Salient to Investors:

As high-yield ETFs suffer unprecedented withdrawals, the combined value of the 5 biggest fell 7 percent in January.

Peter Tchir at TF Market Advisors said a pullback 3 times bigger than for mutual funds suggests hedge funds et al are cherry picking rather than investing in the broader market. Tchir said institutions are moving away from indexes into smaller issuers or those that don’t fit the indices particularly well as they see the diminishing potential returns for the broader market.

Morgan Stanley predicts junk debt will return 3.1 percent in 2013, less than its coupon.
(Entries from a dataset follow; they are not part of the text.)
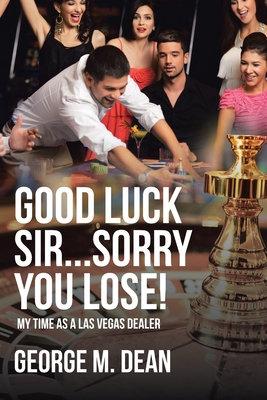 Good Luck Sir...Sorry You Lose!: My Time as a Las Vegas Dealer - Dean, George M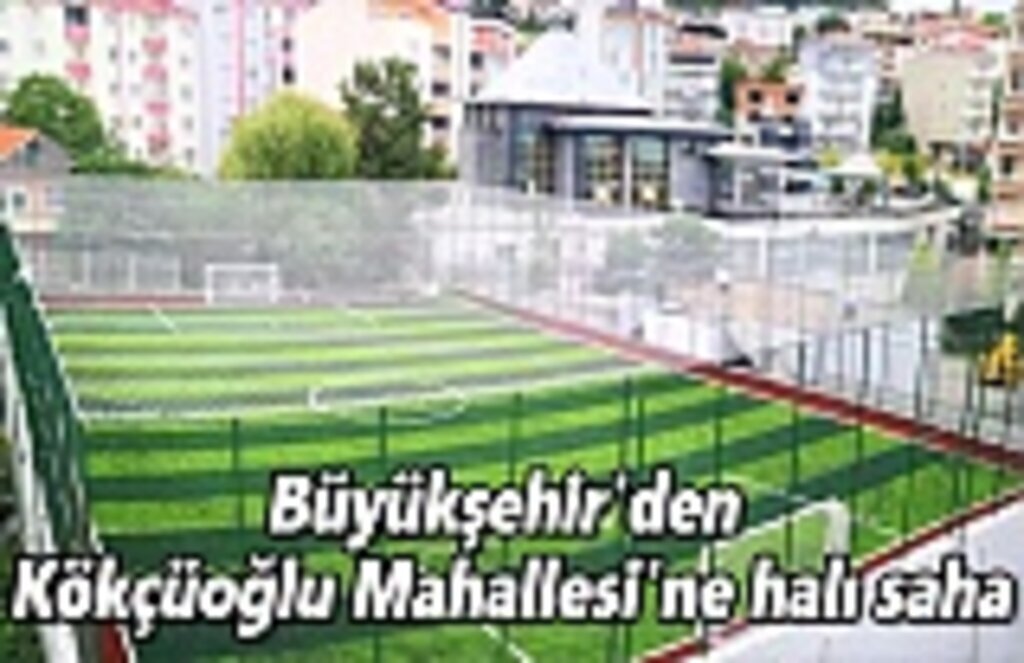 Büyükşehir'den Kökçüoğlu Mahallesi'ne halı saha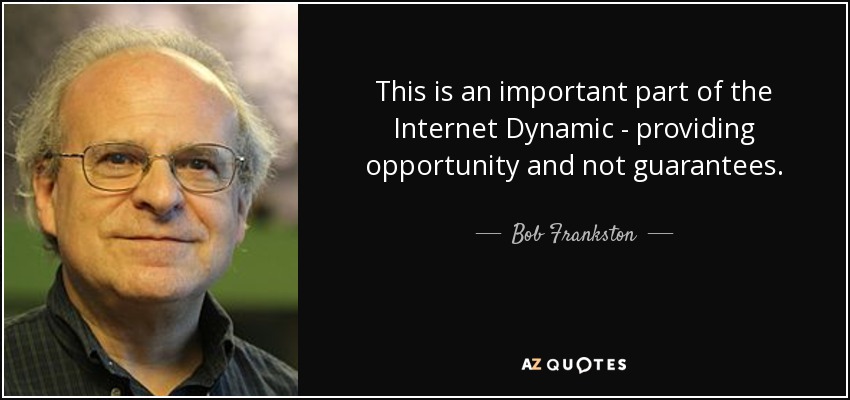 This is an important part of the Internet Dynamic - providing opportunity and not guarantees. - Bob Frankston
Dan Fuss at Loomis Sayles said last month that junk debt was as overbought as he’d ever seen. Howard Marks at Oaktree Capital Mgmt and others have said that market prices are too high. Bonnie Baha at DoubleLine Capital said everyone agrees that valuations are ridiculous yet money has continued to flow into the sector.

Oleg Melentyev at Bank of America said the high-yield rally was overextended going into January, and the hottest trend-chasing money is exiting – this pullback signifies how unstable the market is at current valuations.

Stephen Antczak at Citigroup said mutual funds and ETFs have been among the largest buyers of corporate bonds in recent years making the corporate bond market more vulnerable to losses accelerated by outflows when US Treasury rates rise because these investors tend to be backward-looking and sensitive to total returns, particularly negative total returns.

Eric Beinstein at JPMorgan said the disproportionate outflows between ETFs and mutual funds shows that the funds truly are fast money and could leave quickly.